On April 3, a tragic accident involving a compressed natural gas (CNG) vehicle claimed the life of 59-year old Gerald Throw in the small town of Howard, WI. To compound the tragic situation, the vehicle’s only passenger was also critically injured.

Accidents such as these are often beyond our control, but we can and should prepare our first responders to become comfortable with alternative fuel vehicles—including CNG vehicles—in the case of an emergency.

That’s why the Northeast Wisconsin Technical College turned to the National Alternative Fuel Training Consortium (NAFTC) for a two-day course on responding to accidents involving alternative fuel vehicles, the NAFTC’s First Responder Safety Training.

14 June Wisconsin College Turns to NAFTC

Training participants examine a CNG Cummins truck during the hands-on portion of the NAFTC’s First Responder Safety Training.
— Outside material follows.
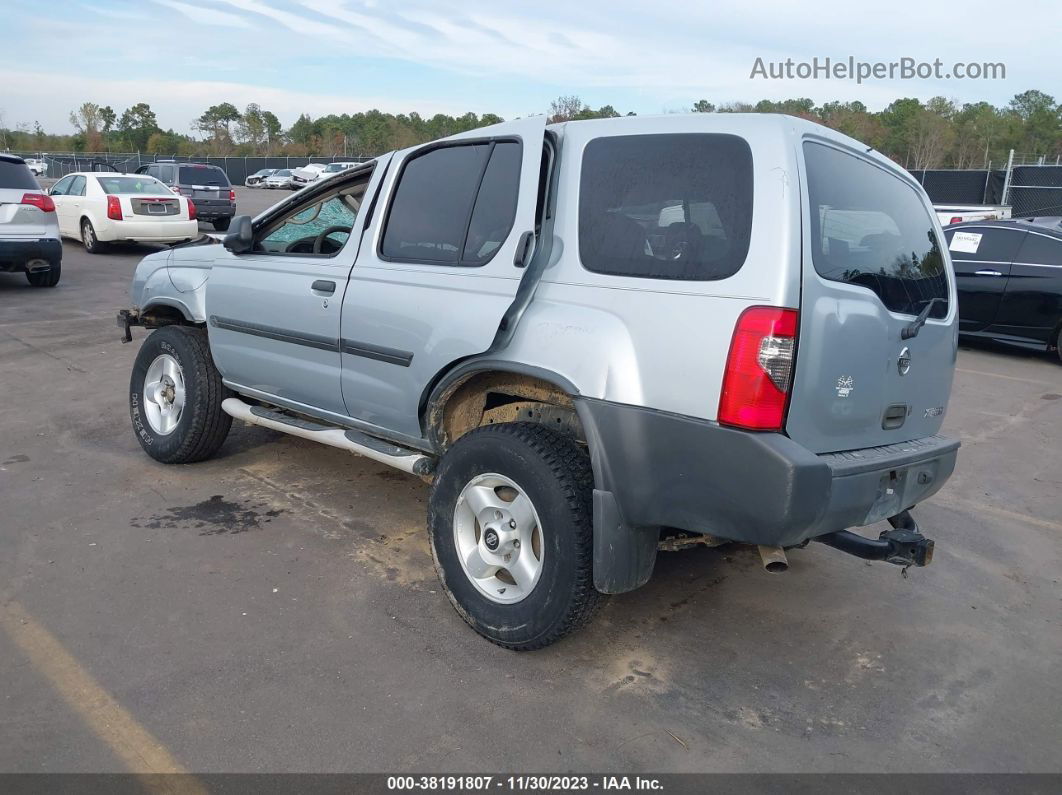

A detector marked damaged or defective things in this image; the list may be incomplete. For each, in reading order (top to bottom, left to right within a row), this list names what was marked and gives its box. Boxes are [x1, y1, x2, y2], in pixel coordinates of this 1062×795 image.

damaged silver suv [118, 113, 964, 645]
The training is funded through a grant from the Federal Emergency Management Agency (FEMA). Credit: NAFTC.

“We decided to conduct the class to better educate instructors throughout Wisconsin on how to handle events. We had previous training on hybrid electric vehicles only, and this course introduced instructors to other types of vehicles,” said Christopher Hohol, public safety instructor at Northeast Wisconsin Technical College. “Training is very important to responders because incidents today are not standard. You cannot confirm easily what is and is not a non-conventional vehicle. This training will assist instructors in delivering that message to responders.”

The First Responder Safety Training prepares first responders to safely and effectively respond to accidents involving a variety of alternative fuel vehicles, including electric drive vehicles and vehicles that run on natural gas, biofuels, ethanol, hydrogen, and propane.

NAFTC instructor Jeff Julian conducted the Wisconsin-based training on May 19—20. The training included the most up-to-date materials and cutting-edge knowledge on alternative fuel and advanced technology vehicles.
“The training stood out over others primarily because of the materials and instructor knowledge,” said Hohol.

The course was one of three First Responder Safety trainings that the NAFTC conducted this May.